The major search engines, meanwhile, are trying to localize results, Yahoo! and America Online having an advantage over Google because they already have billing or registration information on many users.
And sites like SuperPages.com are tagging data, so customers can search not only by city but by store hours or credit cards accepted. Adding “Saturday” to a Google search might get you a store that’s closed Saturday, or it might indicate Saturday’s hours.
Tags also help Factiva personalize its archives of 9,000 news sources, so an engineering team gets tech-heavy results, while the marketing department gets consumer-friendly documents.
“People don’t want to be spending time searching and looking for things,” said Clare Hart, Factiva’s chief executive. “They want to be spending the time analyzing the information.”
At Microsoft Corp., researchers are exploring ways to return specific facts rather than entire documents.
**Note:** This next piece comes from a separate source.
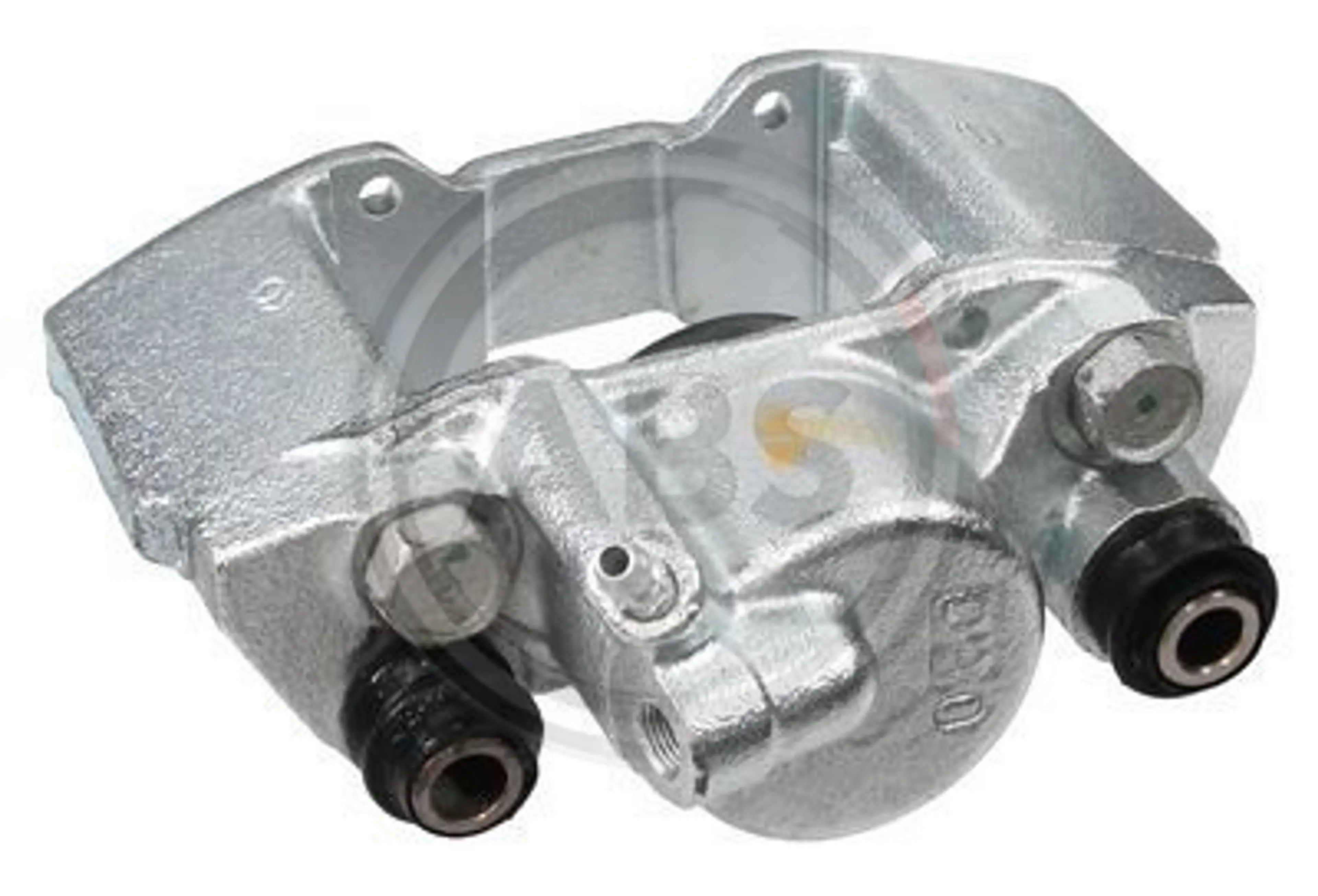 PINZA DE FRENO (SIN  DEVOLUCIÓN CAS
A search for “Marilyn Monroe’s birthday” would return an answer, “June 1, 1926,” instead of sites on her famous “Happy Birthday, Mr. President” performance.
“We still have this library metaphor of ‘Let me give you back a bunch of books that might help you,’ … rather than ‘Let me go through the books for you and figure out what you’re looking for,” said Eric Brill, a senior researcher with Microsoft’s AskMSR project.
Mooter tries to mimic the brain’s organization methods by identifying underlying themes and grouping sites — a search on travel in Spain might separate hotels from warnings about terrorism. Mooter also attempts to refine results based on links a user visits.
Building the technology is expensive, and some experts believe the best tools may be developed by and reserved for pay services like Factiva and ChoicePoint Inc., which aggregates personal, financial and legal data from a variety of government and corporate sources.
But don’t count Google out. It has hundreds of engineers in California, New York, India and soon Switzerland working to make searching better, most recently with localized searching.
Google’s director of technology, Craig Silverstein, said the industry leader must keep innovating because search is bound to morph into something completely different within a decade.
“It will be something that we haven’t even thought of yet,” Silverstein said. He offered few details, but the Google Labs site offers a peek.
One project, Google WebQuotes, returns listings with comments from other sites to help you evaluate a site’s credibility and reputation.